_EXTRAIT DU DOCUMENT_.
##########

Les années 90 ont en effet cette particularité de pouvoir offrir à tout sous-genre du rock un engouement hors de son public d’origine. Des artistes jusque-là underground apparaissent dans les listes des meilleurs ventes de disques, devançant parfois les artistes rock mainstream, et côtoyant les musiques de grande consommation. 898 Le public rock se spécialise de plus en plus massivement (il n’existe alors quasiment plus de public rock homogène, mais un public spécifique pour le metal, un pour le néo-punk, un pour le grunge, puis un pour la techno, etc.), mais n’en demeure pas moins un marché important pour les maisons de disques. La raison de cette exode du public spécialisé vers des niches hyperspécialisées peut s’expliquer par le rôle social qui est toujours accordé par les adolescents à la musique. Cette dernière reste une source de différenciation et de reconnaissance pour les jeunes individus. Mais comme le rock est devenu la musique des parents, voire de la majorité puisque la musique populaire se pare des attributs extérieurs de celui-ci, les jeunes vont chercher dans des musiques moins évidentes pour les non-initiés les marques de leur différenciation. Ce sont donc le rap, la techno, la trash metal ou autre sous-genre du rock plutôt que le rock lui-même qui sont privilégiés par ce public en recherche de rupture culturelle. 899 Comme c’est ce public qui est analysé par les agences de pub et les médias pour dénicher les nouvelles tendances, leurs positionnements culturels underground deviennent les nouvelles références du moment d’un public élargi. Contre-culture (en opposition ouverte à la culture dominante) et sous-culture (méprisée par la culture dominante) deviennent ainsi susceptibles d’être récupérées par la culture populaire sans que cela ne remette en cause leur identité.

Les musiques jusque-là considérées comme underground, limitées à un public précis, deviennent susceptibles de toucher un large public tout aussi bien que le rock mainstream. La presse spécialisée découvre qu’un artiste peut être à la fois underground – dans ses choix esthétiques – et commercial – par l’importance du public qu’il touche, sans que cela ne fasse de contresens 900 ou appelle à la déclaration de la mort du premier terme. L’underground existe encore, mais il bouge de plus en plus vite : les mouvements culturels fraîchement éclos sont plus rapidement connus des médias spécialisées, eux-mêmes rapidement repris par les médias généralistes et adoptés (ceci dans une configuration idéale) à la même vitesse par le public 901 . Le temps que ce mouvement soit complètement digéré par l’industrie du disque, un autre est déjà apparu et recommence le cycle.

##########

_DONNÉES FOURNIES_.
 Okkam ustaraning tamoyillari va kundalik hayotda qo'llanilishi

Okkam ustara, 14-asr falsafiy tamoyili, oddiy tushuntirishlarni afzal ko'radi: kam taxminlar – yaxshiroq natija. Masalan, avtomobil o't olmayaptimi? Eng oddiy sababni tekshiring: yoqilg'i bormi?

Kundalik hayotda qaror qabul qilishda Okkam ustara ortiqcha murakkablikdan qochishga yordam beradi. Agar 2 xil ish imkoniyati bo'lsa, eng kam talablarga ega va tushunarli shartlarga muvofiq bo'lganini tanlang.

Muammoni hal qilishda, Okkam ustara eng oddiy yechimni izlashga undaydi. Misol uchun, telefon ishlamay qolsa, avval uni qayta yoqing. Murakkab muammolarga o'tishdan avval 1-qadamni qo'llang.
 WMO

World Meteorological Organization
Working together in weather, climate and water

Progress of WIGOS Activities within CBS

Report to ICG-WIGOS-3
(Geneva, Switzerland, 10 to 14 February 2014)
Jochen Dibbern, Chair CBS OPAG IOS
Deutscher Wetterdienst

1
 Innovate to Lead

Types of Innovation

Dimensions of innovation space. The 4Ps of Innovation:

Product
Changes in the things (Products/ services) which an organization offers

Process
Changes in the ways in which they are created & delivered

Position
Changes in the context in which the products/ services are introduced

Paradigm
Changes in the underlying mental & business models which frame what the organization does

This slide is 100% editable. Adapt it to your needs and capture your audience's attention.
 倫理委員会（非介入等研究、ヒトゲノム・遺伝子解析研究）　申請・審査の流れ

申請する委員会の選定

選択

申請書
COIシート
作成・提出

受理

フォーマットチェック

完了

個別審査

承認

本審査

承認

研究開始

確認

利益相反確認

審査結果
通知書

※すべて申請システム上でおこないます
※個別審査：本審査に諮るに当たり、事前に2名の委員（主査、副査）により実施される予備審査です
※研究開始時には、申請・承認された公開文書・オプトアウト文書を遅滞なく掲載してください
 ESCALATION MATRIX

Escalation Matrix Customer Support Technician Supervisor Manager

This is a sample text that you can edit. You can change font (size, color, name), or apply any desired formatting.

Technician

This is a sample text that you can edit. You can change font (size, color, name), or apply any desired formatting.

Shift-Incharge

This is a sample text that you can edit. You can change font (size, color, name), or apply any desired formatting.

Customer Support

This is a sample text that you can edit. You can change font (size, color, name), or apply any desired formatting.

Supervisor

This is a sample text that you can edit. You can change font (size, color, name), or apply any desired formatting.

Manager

##########

_CONSIGNE_. Dans l'extrait sur le rock des années 90, reformulez sous forme de liste le paragraphe commençant par « Les musiques jusque-là considérées comme underground ». Conservez ses faits principaux. Les enregistrements ne jouent aucun rôle ici.

_RÉPONSE_.
- Les musiques underground, jusque-là limitées à un public précis, peuvent désormais toucher un large public, au même titre que le rock mainstream.
- La presse spécialisée découvre qu'un artiste peut être à la fois underground par ses choix esthétiques et commercial par l'importance de son public. Elle n'y voit ni contresens ni raison de déclarer la mort de l'underground.
- L'underground existe encore, mais il bouge de plus en plus vite. Les mouvements récents sont rapidement connus des médias spécialisés, puis repris par les médias généralistes. Dans une configuration idéale, le public les adopte à la même vitesse.
- Avant que l'industrie du disque ait entièrement digéré un mouvement, un autre est déjà apparu et recommence le cycle.